Step 4, we now compute the context vector for input query vector 2.

context_vec_2 = attn_weights_2 @ values
print(context_vec_2)

tensor([0.3061, 0.8210])

Putting all in `SelfAttention` class¶

Putting it all together, we can implement the self-attention mechanism as follows:

import torch.nn as nn

class SelfAttention_v1(nn.Module):

    def __init__(self, d_in, d_out):
        super().__init__()
        self.W_query = nn.Parameter(torch.rand(d_in, d_out))
        self.W_key   = nn.Parameter(torch.rand(d_in, d_out))
        self.W_value = nn.Parameter(torch.rand(d_in, d_out))

    def forward(self, x):
        keys = x @ self.W_key
        queries = x @ self.W_query
        values = x @ self.W_value

        attn_scores = queries @ keys.T # omega
        attn_weights = torch.softmax( # alpha (normalized omega)
            attn_scores / keys.shape[-1]**0.5, dim=-1
        )

        context_vec = attn_weights @ values
        return context_vec

torch.manual_seed(123)
sa_v1 = SelfAttention_v1(d_in, d_out)
print(sa_v1(inputs))

tensor([[0.2996, 0.8053],
        [0.3061, 0.8210],
        [0.3058, 0.8203],
        [0.2948, 0.7939],
        [0.2927, 0.7891],
        [0.2990, 0.8040]], grad_fn=<MmBackward0>)

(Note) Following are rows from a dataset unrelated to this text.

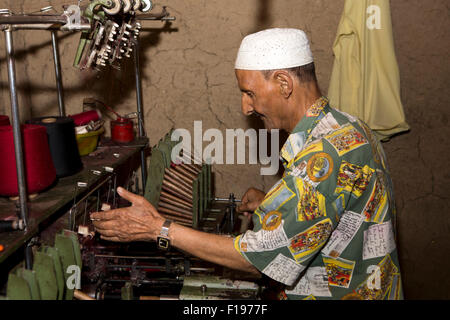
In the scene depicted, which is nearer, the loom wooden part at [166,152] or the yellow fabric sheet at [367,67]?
the loom wooden part at [166,152]

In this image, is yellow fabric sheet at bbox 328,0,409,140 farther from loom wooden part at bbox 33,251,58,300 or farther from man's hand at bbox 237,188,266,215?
loom wooden part at bbox 33,251,58,300

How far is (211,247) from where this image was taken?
1357 millimetres

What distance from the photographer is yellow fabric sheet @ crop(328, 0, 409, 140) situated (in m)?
2.34

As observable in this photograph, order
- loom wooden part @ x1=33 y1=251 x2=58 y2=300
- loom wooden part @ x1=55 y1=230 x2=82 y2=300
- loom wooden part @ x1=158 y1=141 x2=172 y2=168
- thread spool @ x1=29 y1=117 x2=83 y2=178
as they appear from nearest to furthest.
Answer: loom wooden part @ x1=33 y1=251 x2=58 y2=300, loom wooden part @ x1=55 y1=230 x2=82 y2=300, thread spool @ x1=29 y1=117 x2=83 y2=178, loom wooden part @ x1=158 y1=141 x2=172 y2=168

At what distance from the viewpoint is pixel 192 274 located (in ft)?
5.56

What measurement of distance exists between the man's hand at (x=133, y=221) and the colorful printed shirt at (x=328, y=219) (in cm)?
29

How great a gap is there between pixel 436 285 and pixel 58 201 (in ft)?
8.57

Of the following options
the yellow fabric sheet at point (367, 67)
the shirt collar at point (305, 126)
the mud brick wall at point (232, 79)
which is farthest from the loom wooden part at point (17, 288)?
the yellow fabric sheet at point (367, 67)

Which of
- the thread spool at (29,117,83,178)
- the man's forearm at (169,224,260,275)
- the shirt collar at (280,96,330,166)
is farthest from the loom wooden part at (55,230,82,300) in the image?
the shirt collar at (280,96,330,166)

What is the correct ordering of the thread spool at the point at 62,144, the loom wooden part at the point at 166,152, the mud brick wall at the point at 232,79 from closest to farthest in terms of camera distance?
1. the thread spool at the point at 62,144
2. the loom wooden part at the point at 166,152
3. the mud brick wall at the point at 232,79

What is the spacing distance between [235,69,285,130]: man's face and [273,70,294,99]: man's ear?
13 mm

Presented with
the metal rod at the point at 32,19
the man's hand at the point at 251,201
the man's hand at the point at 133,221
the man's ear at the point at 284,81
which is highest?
the metal rod at the point at 32,19

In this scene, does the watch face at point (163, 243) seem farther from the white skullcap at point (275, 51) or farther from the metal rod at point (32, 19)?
the metal rod at point (32, 19)

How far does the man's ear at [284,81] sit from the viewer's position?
140cm
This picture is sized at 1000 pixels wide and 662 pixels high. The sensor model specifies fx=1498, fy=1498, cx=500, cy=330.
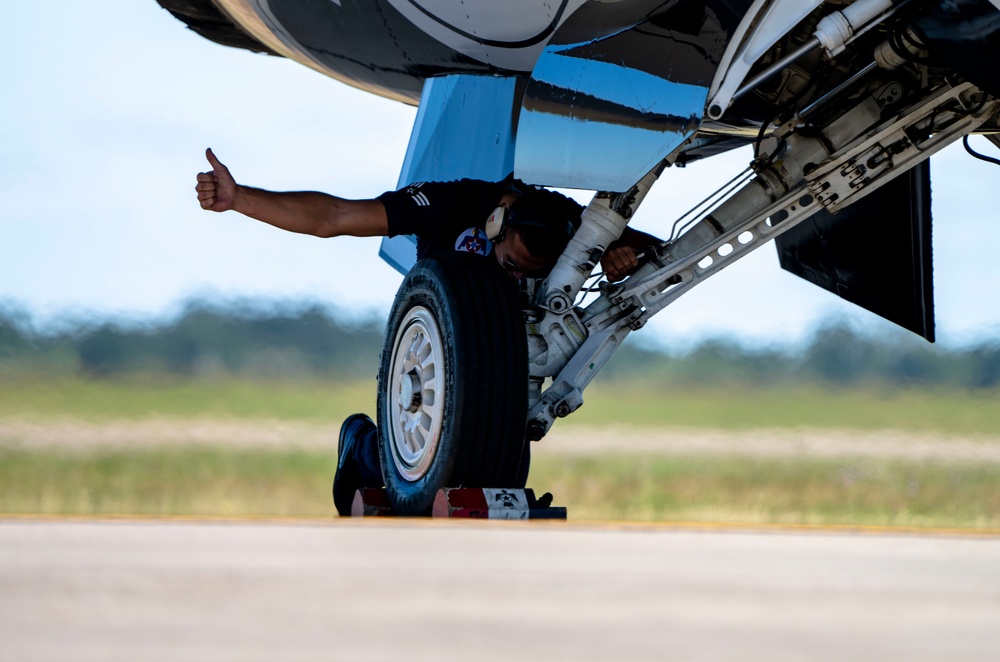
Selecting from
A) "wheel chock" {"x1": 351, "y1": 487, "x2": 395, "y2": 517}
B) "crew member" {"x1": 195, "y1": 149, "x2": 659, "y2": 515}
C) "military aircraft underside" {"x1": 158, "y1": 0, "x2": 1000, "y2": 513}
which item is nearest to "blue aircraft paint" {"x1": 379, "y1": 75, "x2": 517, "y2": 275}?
"military aircraft underside" {"x1": 158, "y1": 0, "x2": 1000, "y2": 513}

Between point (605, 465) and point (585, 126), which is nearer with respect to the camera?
point (585, 126)

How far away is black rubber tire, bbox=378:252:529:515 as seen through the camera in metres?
3.56

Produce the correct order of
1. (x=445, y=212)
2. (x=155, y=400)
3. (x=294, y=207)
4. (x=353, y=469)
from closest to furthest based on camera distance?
(x=294, y=207), (x=445, y=212), (x=353, y=469), (x=155, y=400)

We can streamline the implementation above using PyTorch’s Linear layers, which are equivalent to a matrix multiplication if we disable the bias units.

Another big advantage of using nn.Linear over our manual nn.Parameter(torch.rand(...) approach is that nn.Linear has a preferred weight initialization scheme, which leads to more stable model training.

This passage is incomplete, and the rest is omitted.